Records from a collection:
##########

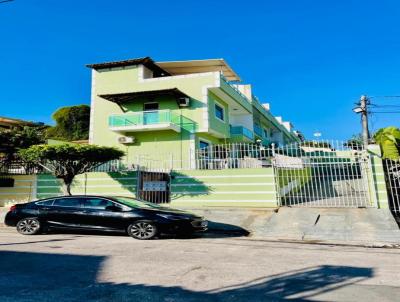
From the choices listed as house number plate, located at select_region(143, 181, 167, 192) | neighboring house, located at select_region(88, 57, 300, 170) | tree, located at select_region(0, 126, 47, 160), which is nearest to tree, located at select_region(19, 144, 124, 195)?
house number plate, located at select_region(143, 181, 167, 192)

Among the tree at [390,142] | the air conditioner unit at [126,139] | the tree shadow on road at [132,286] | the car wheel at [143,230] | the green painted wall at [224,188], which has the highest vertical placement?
the air conditioner unit at [126,139]

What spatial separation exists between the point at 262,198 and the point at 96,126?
52.3 ft

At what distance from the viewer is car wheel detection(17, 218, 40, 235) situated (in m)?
10.5

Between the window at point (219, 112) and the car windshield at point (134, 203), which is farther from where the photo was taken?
the window at point (219, 112)

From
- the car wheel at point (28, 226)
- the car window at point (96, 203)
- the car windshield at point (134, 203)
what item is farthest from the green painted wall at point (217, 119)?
the car wheel at point (28, 226)

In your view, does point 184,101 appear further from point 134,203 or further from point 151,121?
point 134,203

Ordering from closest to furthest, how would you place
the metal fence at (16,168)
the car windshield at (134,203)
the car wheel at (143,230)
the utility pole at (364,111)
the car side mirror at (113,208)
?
the car wheel at (143,230) → the car side mirror at (113,208) → the car windshield at (134,203) → the utility pole at (364,111) → the metal fence at (16,168)

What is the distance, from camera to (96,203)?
10.2 meters

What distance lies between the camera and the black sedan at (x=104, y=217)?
9.59 metres

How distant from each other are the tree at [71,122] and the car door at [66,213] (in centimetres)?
4082

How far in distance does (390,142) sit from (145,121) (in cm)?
1486

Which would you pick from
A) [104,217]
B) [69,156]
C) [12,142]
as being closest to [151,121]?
[12,142]

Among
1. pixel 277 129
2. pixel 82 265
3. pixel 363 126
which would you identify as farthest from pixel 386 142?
pixel 277 129

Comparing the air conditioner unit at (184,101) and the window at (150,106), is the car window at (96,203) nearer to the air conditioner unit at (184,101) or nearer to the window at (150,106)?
the air conditioner unit at (184,101)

##########

▶ _Problem details_: Format the listing from the line containing "Ordering from closest" through the line containing "9.59 metres" as a Markdown table, both lines included. Use the columns Row and Line, giving each non-blank line its own numbered row and leaving out blank lines.

▶ _The reply_:
| Row | Line |
|---|---|
| 1 | Ordering from closest to furthest, how would you place |
| 2 | the metal fence at (16,168) |
| 3 | the car windshield at (134,203) |
| 4 | the car wheel at (143,230) |
| 5 | the utility pole at (364,111) |
| 6 | the car side mirror at (113,208) |
| 7 | ? |
| 8 | the car wheel at (143,230) → the car side mirror at (113,208) → the car windshield at (134,203) → the utility pole at (364,111) → the metal fence at (16,168) |
| 9 | What is the distance, from camera to (96,203)? |
| 10 | 10.2 meters |
| 11 | What distance lies between the camera and the black sedan at (x=104, y=217)? |
| 12 | 9.59 metres |